[[ Source information open ]]

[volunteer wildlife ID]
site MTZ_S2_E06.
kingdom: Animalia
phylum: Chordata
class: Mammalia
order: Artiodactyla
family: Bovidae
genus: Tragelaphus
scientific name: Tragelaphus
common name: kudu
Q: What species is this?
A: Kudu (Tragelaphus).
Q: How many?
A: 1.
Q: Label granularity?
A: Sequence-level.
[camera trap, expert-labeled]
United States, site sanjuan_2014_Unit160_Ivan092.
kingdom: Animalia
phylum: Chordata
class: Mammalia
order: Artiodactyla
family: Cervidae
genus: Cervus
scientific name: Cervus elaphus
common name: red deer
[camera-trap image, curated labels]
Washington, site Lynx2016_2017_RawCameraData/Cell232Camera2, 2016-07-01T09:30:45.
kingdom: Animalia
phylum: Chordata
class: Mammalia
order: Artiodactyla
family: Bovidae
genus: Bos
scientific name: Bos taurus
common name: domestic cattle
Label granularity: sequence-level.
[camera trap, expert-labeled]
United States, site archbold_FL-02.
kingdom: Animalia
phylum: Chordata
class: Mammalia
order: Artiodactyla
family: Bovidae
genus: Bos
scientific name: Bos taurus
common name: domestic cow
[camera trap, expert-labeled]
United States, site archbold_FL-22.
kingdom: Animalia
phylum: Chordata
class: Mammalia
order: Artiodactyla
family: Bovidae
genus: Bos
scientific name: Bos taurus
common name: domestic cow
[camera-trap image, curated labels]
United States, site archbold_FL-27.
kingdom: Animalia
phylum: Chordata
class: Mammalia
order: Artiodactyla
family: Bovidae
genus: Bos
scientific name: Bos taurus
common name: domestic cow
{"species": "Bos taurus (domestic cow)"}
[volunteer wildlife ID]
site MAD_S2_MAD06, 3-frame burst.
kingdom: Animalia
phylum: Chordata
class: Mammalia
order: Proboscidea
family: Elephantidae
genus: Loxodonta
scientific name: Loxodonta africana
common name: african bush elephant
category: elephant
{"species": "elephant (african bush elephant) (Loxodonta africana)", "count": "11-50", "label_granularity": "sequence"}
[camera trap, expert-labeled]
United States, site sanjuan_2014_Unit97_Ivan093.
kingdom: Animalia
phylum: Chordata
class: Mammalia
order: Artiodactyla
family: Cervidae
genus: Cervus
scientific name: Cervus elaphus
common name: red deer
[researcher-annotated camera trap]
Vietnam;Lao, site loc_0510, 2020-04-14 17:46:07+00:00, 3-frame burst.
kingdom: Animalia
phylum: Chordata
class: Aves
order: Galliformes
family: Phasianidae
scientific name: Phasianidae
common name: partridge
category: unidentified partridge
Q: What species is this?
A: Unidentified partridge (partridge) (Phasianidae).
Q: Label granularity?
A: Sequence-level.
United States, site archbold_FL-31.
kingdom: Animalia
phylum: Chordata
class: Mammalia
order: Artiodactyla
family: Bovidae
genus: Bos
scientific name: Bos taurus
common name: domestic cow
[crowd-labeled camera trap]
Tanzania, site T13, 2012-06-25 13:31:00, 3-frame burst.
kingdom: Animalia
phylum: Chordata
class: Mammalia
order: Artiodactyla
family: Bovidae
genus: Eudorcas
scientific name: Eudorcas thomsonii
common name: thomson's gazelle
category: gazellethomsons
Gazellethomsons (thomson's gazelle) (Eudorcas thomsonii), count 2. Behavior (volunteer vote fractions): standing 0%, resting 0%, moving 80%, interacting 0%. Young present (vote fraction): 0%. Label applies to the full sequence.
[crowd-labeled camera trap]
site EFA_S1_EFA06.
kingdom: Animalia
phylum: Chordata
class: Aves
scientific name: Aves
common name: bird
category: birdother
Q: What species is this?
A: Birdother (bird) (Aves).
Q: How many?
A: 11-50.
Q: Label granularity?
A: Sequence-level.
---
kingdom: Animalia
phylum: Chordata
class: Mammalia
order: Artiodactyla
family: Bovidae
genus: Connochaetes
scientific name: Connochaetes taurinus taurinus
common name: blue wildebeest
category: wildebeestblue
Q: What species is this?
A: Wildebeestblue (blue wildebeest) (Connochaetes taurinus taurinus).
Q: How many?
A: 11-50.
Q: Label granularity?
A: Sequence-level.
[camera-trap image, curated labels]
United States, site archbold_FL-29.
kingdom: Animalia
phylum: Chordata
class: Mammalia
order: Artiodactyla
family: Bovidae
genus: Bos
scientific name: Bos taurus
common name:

[[ Source information closed ]]

▶ Required action: Go through the material and select each line with the string "burst" in it.

▶ Response to the exercise:
site MAD_S2_MAD06, 3-frame burst.
Vietnam;Lao, site loc_0510, 2020-04-14 17:46:07+00:00, 3-frame burst.
Tanzania, site T13, 2012-06-25 13:31:00, 3-frame burst.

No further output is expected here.